Gail Schoenbach, a recovered bulimic and founder of the Gail R. Schoenbach Foundation For Recovery and Elimination of Eating Disorders, thinks insurance companies will continue to find ways to manage their costs.

The new law allows this. For example, the new regulations don't spell out which mental health illnesses must be covered. The New Jersey chapter of the National Association of Social Workers complains the federal law leaves that decision to the states or the insurers. The law also doesn't specify what treatments are "medically necessary."

"Now what insurance companies are more often saying is there are different parameters for patients being sick.
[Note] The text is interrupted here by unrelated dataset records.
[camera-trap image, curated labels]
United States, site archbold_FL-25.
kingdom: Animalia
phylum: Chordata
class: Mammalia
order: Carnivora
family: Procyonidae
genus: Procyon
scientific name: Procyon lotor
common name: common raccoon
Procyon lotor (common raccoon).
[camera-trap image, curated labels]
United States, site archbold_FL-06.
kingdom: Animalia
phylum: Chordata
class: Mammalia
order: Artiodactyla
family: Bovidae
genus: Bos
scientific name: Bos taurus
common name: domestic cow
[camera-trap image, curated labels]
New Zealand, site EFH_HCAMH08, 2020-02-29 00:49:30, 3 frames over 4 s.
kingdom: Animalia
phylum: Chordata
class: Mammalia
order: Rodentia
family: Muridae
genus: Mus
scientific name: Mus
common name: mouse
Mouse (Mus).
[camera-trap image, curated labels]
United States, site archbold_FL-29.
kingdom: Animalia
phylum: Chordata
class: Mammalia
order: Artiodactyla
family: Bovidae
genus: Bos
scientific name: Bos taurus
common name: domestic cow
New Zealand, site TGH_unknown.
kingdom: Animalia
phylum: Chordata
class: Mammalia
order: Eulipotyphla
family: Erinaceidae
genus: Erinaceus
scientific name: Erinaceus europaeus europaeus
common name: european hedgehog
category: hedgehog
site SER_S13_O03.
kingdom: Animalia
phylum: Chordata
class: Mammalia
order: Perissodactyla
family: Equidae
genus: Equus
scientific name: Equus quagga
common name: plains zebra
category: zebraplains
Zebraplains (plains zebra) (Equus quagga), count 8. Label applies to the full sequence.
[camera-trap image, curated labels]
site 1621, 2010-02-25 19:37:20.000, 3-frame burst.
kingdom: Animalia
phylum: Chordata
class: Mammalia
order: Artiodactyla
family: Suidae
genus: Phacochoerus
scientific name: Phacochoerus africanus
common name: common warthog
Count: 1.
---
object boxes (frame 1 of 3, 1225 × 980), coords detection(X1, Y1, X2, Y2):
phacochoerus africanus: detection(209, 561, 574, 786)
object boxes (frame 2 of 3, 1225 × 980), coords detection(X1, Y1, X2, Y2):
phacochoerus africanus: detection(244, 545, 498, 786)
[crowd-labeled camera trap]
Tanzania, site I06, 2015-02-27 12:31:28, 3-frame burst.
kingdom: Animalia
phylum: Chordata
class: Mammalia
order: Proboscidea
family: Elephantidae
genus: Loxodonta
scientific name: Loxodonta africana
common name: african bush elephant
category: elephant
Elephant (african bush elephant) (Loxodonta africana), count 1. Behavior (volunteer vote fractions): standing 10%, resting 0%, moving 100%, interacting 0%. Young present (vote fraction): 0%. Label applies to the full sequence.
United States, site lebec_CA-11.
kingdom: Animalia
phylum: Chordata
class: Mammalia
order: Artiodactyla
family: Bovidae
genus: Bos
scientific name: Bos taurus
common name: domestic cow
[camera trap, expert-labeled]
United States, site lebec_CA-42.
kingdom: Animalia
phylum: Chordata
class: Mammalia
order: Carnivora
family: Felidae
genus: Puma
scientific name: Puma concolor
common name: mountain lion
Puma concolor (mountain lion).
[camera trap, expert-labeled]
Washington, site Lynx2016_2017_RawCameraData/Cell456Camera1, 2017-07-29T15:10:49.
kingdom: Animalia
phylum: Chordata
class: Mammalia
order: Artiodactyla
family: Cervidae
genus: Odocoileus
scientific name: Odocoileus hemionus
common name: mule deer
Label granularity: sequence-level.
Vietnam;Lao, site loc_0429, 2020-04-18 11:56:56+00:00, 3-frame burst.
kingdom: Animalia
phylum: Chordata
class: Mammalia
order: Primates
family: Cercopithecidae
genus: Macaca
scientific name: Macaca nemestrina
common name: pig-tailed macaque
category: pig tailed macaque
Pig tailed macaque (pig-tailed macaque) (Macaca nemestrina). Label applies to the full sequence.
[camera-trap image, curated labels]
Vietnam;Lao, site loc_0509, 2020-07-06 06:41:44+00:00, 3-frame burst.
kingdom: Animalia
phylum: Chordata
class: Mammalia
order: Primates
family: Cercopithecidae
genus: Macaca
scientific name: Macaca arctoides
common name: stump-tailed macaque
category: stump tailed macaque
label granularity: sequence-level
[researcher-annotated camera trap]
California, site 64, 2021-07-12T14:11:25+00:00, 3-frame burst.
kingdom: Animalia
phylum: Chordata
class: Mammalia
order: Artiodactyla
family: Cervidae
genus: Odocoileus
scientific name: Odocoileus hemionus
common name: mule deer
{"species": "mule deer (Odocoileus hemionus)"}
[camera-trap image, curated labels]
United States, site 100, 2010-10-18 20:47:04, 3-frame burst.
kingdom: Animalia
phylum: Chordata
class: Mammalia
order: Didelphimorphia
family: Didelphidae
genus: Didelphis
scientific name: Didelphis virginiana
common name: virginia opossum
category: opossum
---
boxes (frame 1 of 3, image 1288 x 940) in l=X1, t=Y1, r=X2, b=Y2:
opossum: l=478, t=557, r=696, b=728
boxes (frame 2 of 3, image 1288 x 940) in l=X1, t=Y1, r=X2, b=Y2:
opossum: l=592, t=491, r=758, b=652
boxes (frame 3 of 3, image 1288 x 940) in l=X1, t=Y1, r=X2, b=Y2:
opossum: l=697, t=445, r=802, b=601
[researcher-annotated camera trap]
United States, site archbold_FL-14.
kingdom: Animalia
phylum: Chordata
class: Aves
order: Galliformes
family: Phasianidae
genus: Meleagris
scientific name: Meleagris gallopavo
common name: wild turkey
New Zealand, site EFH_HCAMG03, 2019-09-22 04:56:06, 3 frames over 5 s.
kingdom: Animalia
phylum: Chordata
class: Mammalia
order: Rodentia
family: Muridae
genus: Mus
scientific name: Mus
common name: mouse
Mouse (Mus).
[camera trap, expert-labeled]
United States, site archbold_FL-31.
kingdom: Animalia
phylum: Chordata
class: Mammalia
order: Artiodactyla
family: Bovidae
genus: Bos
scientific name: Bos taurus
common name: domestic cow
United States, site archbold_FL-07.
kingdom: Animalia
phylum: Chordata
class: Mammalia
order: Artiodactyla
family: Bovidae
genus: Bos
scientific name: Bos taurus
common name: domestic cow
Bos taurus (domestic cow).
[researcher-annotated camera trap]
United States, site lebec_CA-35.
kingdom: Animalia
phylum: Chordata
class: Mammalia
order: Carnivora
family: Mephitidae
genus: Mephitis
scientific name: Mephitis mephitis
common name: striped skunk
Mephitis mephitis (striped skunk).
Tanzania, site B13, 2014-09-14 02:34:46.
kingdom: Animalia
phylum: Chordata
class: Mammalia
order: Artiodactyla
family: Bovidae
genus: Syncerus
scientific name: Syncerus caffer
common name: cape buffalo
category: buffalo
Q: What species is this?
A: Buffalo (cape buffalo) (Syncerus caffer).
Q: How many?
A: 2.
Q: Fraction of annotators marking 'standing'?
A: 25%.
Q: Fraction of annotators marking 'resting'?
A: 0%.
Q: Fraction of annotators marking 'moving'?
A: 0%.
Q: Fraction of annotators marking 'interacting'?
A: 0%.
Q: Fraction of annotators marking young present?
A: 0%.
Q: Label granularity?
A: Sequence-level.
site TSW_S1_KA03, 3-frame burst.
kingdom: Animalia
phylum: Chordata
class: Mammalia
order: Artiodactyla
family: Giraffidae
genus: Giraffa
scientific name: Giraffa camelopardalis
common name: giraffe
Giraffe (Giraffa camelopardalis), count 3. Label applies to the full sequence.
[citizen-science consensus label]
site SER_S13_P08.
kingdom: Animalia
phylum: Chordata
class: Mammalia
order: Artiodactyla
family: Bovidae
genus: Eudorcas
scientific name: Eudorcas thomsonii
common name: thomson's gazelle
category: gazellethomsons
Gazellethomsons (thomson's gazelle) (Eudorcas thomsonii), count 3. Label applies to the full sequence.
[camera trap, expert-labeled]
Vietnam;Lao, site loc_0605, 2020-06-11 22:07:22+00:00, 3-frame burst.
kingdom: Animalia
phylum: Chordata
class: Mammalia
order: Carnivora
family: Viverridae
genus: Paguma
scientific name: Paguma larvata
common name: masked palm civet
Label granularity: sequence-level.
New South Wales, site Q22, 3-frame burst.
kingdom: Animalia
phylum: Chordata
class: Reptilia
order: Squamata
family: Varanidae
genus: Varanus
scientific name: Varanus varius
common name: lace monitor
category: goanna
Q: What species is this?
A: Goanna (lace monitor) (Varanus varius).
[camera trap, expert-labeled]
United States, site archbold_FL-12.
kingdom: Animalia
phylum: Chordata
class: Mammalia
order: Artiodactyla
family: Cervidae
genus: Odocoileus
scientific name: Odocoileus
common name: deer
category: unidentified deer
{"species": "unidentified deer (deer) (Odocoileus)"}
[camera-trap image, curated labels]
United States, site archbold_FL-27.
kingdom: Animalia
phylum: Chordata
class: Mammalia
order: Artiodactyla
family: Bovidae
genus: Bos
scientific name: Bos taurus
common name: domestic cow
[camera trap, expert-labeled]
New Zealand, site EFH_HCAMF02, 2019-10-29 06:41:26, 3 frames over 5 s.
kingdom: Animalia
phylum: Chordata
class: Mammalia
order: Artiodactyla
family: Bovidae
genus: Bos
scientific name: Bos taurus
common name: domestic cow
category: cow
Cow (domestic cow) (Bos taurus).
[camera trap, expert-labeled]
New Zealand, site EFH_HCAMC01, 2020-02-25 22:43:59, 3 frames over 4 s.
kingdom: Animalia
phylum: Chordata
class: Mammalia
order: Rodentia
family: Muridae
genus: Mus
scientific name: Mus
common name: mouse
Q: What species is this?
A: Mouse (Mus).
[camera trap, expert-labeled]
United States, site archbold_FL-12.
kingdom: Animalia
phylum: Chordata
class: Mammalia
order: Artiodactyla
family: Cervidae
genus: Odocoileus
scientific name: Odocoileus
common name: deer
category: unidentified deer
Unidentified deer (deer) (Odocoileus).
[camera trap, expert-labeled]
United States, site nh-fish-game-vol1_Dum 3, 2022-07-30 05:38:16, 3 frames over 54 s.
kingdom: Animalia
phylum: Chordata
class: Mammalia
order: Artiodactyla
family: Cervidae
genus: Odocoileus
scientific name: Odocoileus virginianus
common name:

They're not sick enough," said Schoenbach, who lives in Warren County. "It's been very difficult for treatment centers to get approval for what's needed."

Insurance companies are allowed to review services to determine if they are medically necessary, said Sanders, the insurance trade group representative. In New Jersey, residents can appeal those decisions to an independent review organization hired by the state.

"In a significant majority of cases, independent reviewers support the insurer's finding on medical necessity and disagree with the provider's," Sanders said.

Utilization management is a critical tool for both commercial and government health care programs, and is used to monitor quality, contain costs, and promote the efficient delivery of care, Sanders said. Between 80 and 90 percent of the insurance premium goes to pay for health care costs, he said.

"Without any management of costs, claim costs would be higher and thus premiums for consumers would be higher," Sanders said.

Getting approval for treatment is a struggle, said Micoli, who runs the Cherry Hill detox center.

"It's frustrating that every time you spin the wheel," Micoli said, "you're still only able to help a certain portion of the world."

Parity is a very important step, said Dobbs, and people should know that patient protections exist. Still, she said, her job is not done.

"I will be doing this until I am unable to speak," said Dobbs, whose son is now 30 and continuing in his recovery. "No parent should have to walk this road alone."